Task statement: Update the passage of the toy breeds care text that opens with "Contrary to popular" and closes with "and bad breath.", putting "lukewarm water" in place of "tepid hot water".

Excerpt:
──────

Caring for Toy Breeds

They are the eternal favorites among dog lovers: cuddly, infant-like, tiny, and cute and somewhat like the youngest child in the family.

These are the toy breeds that not only resemble stuffed toys but find a place of pride either on your arm or in your lap. These are the toy dogs that would be less than 18” in height and weigh at best 20lbs. And their fragility makes them all the more vulnerable to special care. So here’s how you need to look after them.

Health Issues

More often than not, toy breeds live longer than larger breeds. However, they are prone to certain conditions like hip dysplasia or slipped kneecaps. They are also prone more to various skin conditions. The pug, which has a squashed up nose may have respiratory problems that lead to snuffling and bouts of extreme fatigue.

Keep your toy dog regularly vaccinated and follow it up with booster doses. When your little one which is usually hyperactive, appears lethargic consult a vet immediately. It could indicate pain or anorexia. Also try and keep your dog away from extreme temperatures as they tend to react negatively to such conditions.


Again, don’t let their size fool you. Certain breeds like pugs and chihahuas love eating and will chomp and grind through anything that’s even remotely edible. This makes them liable to put on weight and may lead to serious intestinal disorders and even diabetes.

That’s why their diet must be strictly regulated and they should never be overfed. Ask your vet for a proper diet chart and stick to it. Feeding from the table is again a strict no-no. 2-3 small meals daily are recommended during the puppy stage which may be reduced to 2 meals as he grows older and reaches full size. There is nothing wrong with a scrambled egg for them in the morning either!

Usually a high-quality, protein-rich diet is recommended as are organic foods that maintain the correct nutritional balance as also the right body weight. It’s absolutely imperative to keep a ready supply of clean and fresh water or else the tiny one can dehydrate. And no owner wants that; they have enough bad news with the massive national debt and high taxes to contemplate already but this is another subject.


Contrary to popular belief, toy breeds need a lot more grooming than their larger brethren. They may be short haired but tend to shed and daily combing and brushing is required. This prevents the coat from getting matted and spreads the skin oils evenly to result in a shiny and glossy coat.

Clip stray hairs with a pair of scissors, especially around the eyes and ears. A monthly bath is necessary in tepid hot water with a special dog shampoo and clip his nails occasionally (though if they run around enough you may not have to clip their nails), especially if they are growing inwards. Oral hygiene by way of brushing is also required daily to prevent tartar deposits and bad breath.


Training a toy breed needs consistency, patience, and firmness. Small dogs can be made to obey simple commands but it takes time to get them to understand a voice command. But you can have so much fun with a Schipperke it is just amazing! They are lots of fun.

Moreover, they have to be toilet trained from an early stage as also walking on a leash so they do not run into the street. Get them to mix with outsiders early on in life so that they become more social as they grow. They also need their share of daily exercise but overdoing it may lead to fatigue. Limit it according to the dog’s size, strength, and stamina. They are not in shape like Rocky was when he fought Ivan Drago in Rocky IV! They may not be able to climb a mountain!    

Remember that positive reinforcement goes a long way with toy breeds and praising them with treats and pats on the back makes them relax and fit snugly in the household. The more they fit in, the more close they come to the family and become life-long bundles of joy to all.

──────

Supplied material:
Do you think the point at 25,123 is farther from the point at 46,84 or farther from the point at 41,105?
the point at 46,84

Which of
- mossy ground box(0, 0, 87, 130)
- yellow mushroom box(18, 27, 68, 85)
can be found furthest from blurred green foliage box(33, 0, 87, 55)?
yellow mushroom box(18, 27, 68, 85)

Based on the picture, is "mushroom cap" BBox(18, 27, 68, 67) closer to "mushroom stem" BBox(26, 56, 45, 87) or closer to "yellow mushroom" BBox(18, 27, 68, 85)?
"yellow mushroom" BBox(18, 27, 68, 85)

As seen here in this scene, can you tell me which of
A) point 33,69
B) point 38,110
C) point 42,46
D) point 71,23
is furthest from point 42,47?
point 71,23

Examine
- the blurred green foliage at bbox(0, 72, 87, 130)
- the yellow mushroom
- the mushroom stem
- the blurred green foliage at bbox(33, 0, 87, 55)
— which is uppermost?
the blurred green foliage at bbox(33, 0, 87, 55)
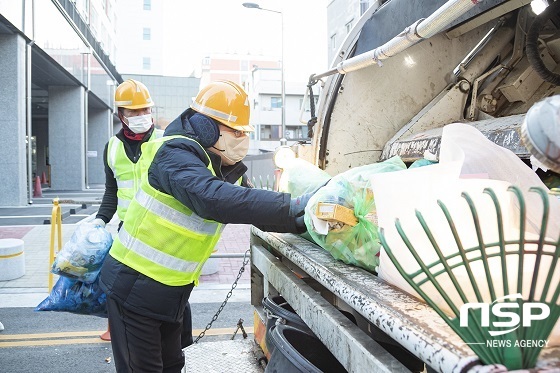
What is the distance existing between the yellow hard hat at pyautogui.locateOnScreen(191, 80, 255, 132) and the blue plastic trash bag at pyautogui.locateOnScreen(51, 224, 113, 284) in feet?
4.61

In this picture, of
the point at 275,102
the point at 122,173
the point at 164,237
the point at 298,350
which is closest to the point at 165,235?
the point at 164,237

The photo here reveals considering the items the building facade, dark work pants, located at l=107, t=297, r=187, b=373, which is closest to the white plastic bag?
dark work pants, located at l=107, t=297, r=187, b=373

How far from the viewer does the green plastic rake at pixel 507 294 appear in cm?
89

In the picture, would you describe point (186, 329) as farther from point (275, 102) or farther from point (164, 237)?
point (275, 102)

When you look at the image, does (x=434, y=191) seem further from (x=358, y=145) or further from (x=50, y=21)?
(x=50, y=21)

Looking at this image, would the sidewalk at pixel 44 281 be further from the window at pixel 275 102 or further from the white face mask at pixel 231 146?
the window at pixel 275 102

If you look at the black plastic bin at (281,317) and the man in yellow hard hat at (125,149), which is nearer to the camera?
the black plastic bin at (281,317)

──────

Expected answer:
Contrary to popular belief, toy breeds need a lot more grooming than their larger brethren. They may be short haired but tend to shed and daily combing and brushing is required. This prevents the coat from getting matted and spreads the skin oils evenly to result in a shiny and glossy coat.

Clip stray hairs with a pair of scissors, especially around the eyes and ears. A monthly bath is necessary in lukewarm water with a special dog shampoo and clip his nails occasionally (though if they run around enough you may not have to clip their nails), especially if they are growing inwards. Oral hygiene by way of brushing is also required daily to prevent tartar deposits and bad breath.